Problema breve =>
Puoi riscrivere tutte le voci qui sotto sostituendo "leather shoe" con "black shoe" e lasciando invariato tutto il resto?

──────────

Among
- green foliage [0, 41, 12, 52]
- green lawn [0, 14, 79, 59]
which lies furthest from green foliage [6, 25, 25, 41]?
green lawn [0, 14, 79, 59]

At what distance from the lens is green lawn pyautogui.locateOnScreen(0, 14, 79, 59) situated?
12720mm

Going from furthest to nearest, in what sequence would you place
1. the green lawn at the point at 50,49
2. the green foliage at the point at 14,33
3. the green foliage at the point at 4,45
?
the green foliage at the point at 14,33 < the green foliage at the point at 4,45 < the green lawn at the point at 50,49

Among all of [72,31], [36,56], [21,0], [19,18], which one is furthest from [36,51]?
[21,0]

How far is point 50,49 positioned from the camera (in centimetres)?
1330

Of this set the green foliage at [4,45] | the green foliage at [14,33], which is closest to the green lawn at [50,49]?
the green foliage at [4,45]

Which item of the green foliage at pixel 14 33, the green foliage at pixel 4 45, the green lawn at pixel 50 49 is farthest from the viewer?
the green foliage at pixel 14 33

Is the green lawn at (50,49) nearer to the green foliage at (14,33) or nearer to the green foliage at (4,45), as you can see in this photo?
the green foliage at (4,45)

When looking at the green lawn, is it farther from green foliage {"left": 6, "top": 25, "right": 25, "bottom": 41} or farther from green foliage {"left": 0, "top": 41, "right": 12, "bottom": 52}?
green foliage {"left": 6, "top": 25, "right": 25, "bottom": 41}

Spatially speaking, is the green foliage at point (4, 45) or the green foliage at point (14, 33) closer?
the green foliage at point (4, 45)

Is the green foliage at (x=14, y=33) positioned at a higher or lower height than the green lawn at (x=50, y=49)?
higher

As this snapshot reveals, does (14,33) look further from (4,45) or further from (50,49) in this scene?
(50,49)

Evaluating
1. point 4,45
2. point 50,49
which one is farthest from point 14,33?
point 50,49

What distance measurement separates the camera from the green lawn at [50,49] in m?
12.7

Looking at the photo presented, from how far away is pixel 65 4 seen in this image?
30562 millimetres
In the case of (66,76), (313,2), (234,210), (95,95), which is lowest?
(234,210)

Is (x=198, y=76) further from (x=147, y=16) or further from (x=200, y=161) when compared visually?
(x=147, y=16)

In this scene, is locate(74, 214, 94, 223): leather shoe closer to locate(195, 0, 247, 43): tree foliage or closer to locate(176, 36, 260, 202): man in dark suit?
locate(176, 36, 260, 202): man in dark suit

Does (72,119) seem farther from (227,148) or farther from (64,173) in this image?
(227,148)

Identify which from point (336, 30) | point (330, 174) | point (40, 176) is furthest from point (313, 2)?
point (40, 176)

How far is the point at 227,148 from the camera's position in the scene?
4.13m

──────────

Risposta corretta =>
Among
- green foliage [0, 41, 12, 52]
- green lawn [0, 14, 79, 59]
which lies furthest from green foliage [6, 25, 25, 41]?
green lawn [0, 14, 79, 59]

At what distance from the lens is green lawn pyautogui.locateOnScreen(0, 14, 79, 59) situated?
12720mm

Going from furthest to nearest, in what sequence would you place
1. the green lawn at the point at 50,49
2. the green foliage at the point at 14,33
3. the green foliage at the point at 4,45
?
the green foliage at the point at 14,33 < the green foliage at the point at 4,45 < the green lawn at the point at 50,49

Among all of [72,31], [36,56], [21,0], [19,18], which one is furthest from [36,51]?
[21,0]

How far is point 50,49 positioned from the camera (in centimetres)?
1330

Of this set the green foliage at [4,45] | the green foliage at [14,33], which is closest to the green lawn at [50,49]?
the green foliage at [4,45]

Which item of the green foliage at pixel 14 33, the green foliage at pixel 4 45, the green lawn at pixel 50 49 is farthest from the viewer?
the green foliage at pixel 14 33

Is the green lawn at (50,49) nearer to the green foliage at (14,33) or nearer to the green foliage at (4,45), as you can see in this photo?
the green foliage at (4,45)

When looking at the green lawn, is it farther from green foliage {"left": 6, "top": 25, "right": 25, "bottom": 41} or farther from green foliage {"left": 0, "top": 41, "right": 12, "bottom": 52}?
green foliage {"left": 6, "top": 25, "right": 25, "bottom": 41}

Spatially speaking, is the green foliage at point (4, 45) or the green foliage at point (14, 33) closer?
the green foliage at point (4, 45)

Is the green foliage at (x=14, y=33) positioned at a higher or lower height than the green lawn at (x=50, y=49)?
higher

As this snapshot reveals, does (14,33) look further from (4,45) or further from (50,49) in this scene?
(50,49)

Evaluating
1. point 4,45
2. point 50,49
which one is farthest from point 14,33?
point 50,49

What distance measurement separates the camera from the green lawn at [50,49] in m?
12.7

Looking at the photo presented, from how far away is pixel 65 4 seen in this image?
30562 millimetres
In the case of (66,76), (313,2), (234,210), (95,95), which is lowest?
(234,210)

Is (x=198, y=76) further from (x=147, y=16) or further from (x=200, y=161) when compared visually?
(x=147, y=16)

In this scene, is locate(74, 214, 94, 223): black shoe closer to locate(195, 0, 247, 43): tree foliage or closer to locate(176, 36, 260, 202): man in dark suit?
locate(176, 36, 260, 202): man in dark suit

Does (72,119) seem farther from (227,148) or farther from (64,173) in this image?
(227,148)

Identify which from point (336, 30) | point (330, 174) | point (40, 176) is furthest from point (313, 2)?
point (40, 176)

How far is the point at 227,148 from the camera's position in the scene?
4.13m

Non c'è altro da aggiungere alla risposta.